In October 2017, the World Health Organization (WHO) appointed Mugabe as a goodwill ambassador; this attracted criticism from both the Zimbabwean opposition and various foreign governments given the poor state of the Zimbabwean health system. Responding to the outcry, WHO revoked Mugabe’s appointment a day later. In response, foreign minister Walter Mzembi said the United Nations system should be reformed.
Coup d’état and resignation
On 6 November 2017, Mugabe sacked his first vice president, Emmerson Mnangagwa. This fuelled speculation that he intended to name Grace his successor. Grace was very unpopular with the ZANU-PF old guard. On 15 November 2017, the Zimbabwe National Army placed Mugabe under house arrest as part of what it described as an action against “criminals” in Mugabe’s circle.

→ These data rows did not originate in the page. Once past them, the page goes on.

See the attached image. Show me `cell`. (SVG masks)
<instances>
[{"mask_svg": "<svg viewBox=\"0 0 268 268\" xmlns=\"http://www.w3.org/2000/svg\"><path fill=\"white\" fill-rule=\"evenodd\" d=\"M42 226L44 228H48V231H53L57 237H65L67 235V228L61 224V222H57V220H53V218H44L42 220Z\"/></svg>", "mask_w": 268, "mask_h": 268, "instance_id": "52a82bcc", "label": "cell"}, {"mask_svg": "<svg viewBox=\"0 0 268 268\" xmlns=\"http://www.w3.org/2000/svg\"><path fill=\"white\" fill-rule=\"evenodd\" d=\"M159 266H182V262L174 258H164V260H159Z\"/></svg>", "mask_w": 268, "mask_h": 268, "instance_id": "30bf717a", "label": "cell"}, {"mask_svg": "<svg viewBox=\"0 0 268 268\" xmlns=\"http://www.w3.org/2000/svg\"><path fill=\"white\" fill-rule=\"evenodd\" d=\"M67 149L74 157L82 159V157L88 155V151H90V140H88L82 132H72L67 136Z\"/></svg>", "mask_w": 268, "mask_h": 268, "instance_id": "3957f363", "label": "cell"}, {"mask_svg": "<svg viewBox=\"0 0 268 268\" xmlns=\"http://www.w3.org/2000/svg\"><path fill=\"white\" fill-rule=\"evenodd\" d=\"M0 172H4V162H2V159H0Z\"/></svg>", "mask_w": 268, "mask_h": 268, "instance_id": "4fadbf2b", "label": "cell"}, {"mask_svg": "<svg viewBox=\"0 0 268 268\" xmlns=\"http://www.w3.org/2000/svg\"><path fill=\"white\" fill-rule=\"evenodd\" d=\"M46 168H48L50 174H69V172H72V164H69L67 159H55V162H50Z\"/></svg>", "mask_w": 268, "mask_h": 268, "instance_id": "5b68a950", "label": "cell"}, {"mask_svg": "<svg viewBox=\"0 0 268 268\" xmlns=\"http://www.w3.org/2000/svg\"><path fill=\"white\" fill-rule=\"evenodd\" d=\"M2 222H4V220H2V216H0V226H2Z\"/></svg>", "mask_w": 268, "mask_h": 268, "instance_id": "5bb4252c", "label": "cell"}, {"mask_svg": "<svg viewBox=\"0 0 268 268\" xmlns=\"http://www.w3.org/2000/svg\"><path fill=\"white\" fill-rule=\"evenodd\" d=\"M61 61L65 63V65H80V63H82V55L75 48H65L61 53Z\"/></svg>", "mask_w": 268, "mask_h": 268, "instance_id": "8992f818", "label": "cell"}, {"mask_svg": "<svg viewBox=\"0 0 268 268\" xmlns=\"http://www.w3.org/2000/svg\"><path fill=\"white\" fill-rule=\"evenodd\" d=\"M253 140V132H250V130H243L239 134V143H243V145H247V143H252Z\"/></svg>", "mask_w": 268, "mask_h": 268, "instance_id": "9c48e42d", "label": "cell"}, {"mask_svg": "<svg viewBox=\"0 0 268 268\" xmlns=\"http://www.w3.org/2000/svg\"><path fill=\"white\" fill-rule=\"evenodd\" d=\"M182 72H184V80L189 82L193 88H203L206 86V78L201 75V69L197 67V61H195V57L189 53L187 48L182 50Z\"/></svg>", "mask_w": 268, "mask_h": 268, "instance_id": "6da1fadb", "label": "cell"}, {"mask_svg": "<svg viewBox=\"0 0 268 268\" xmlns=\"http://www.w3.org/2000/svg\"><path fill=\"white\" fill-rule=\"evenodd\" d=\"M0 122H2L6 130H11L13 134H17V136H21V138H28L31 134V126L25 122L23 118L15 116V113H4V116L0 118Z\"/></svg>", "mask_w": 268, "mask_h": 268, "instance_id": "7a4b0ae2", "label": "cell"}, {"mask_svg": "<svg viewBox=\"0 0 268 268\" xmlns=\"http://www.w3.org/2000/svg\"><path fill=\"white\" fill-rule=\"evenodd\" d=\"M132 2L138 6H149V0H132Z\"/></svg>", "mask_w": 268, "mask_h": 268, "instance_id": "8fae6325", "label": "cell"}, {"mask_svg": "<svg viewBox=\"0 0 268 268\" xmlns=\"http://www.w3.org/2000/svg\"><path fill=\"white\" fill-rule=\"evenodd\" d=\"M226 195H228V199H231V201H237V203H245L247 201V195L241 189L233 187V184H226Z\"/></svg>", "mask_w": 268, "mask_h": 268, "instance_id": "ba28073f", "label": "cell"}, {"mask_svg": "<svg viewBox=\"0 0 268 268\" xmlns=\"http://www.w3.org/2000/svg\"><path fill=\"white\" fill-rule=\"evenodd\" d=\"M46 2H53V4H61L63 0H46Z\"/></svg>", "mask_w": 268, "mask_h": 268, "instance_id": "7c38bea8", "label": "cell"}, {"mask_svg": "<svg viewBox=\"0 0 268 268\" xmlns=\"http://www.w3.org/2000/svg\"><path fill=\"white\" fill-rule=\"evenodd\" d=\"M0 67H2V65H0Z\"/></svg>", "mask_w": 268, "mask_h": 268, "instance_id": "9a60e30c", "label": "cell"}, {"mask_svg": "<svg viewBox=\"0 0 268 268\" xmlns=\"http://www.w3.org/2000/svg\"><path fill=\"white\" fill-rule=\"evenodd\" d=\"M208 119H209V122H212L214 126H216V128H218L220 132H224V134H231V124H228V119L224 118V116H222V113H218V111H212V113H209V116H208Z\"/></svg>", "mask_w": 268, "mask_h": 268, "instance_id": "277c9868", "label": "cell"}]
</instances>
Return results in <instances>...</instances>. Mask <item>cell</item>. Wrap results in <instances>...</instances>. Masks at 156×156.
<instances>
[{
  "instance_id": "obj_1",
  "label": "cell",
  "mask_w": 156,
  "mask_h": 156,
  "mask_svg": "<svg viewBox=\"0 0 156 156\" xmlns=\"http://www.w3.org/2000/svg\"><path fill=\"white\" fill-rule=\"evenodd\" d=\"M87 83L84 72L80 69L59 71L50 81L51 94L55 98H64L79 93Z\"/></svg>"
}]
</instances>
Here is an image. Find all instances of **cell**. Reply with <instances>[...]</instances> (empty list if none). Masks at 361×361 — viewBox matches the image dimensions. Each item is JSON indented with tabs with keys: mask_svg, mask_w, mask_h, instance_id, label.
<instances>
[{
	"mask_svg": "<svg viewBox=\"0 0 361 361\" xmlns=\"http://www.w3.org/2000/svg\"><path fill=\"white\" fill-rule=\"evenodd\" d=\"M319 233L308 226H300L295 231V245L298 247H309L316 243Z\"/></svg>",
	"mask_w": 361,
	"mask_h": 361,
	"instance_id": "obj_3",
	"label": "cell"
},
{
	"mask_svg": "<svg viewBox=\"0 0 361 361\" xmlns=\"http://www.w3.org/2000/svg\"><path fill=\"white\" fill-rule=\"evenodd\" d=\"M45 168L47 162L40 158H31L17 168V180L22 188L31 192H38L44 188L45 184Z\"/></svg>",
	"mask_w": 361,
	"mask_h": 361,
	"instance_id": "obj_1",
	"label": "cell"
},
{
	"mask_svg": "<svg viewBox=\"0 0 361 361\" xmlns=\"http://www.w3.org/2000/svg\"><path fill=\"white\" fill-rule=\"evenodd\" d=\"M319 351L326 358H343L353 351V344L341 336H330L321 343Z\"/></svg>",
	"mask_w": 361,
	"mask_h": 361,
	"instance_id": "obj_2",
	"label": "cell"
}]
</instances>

On 19 November, he was sacked as leader of ZANU-PF, and Mnangagwa was appointed in his place. The party also gave Mugabe an ultimatum: resign by noon the following day, or it would introduce an impeachment resolution against him. In a nationally televised speech that night, Mugabe refused to say that he would resign. In response, ZANU-PF deputies introduced an impeachment resolution on 21 November 2017, which was seconded by the MDC-T. The constitution stipulated that removing a president from office required a two-thirds majority of both the House of Assembly and Senate in a joint sitting. However, with both major parties supporting the motion, Mugabe’s impeachment and removal appeared all but certain.
As per the constitution, both chambers met in joint session to debate the resolution. The debate took place at a conference centre, since Parliament House was not large enough for a joint sitting. Hours after the debate began, the Speaker of the House of Assembly read a letter from Mugabe announcing that he had resigned, effective immediately. Mugabe and his wife negotiated a deal before his resignation, under which he and his kin are exempted from prosecution, his business interests will remain untouched, and he is set to receive a payment of at least $10 million. In July 2018, the Zimbabwe Supreme Court ruled that Mugabe had resigned voluntarily, despite some of the ex-president’s subsequent comments.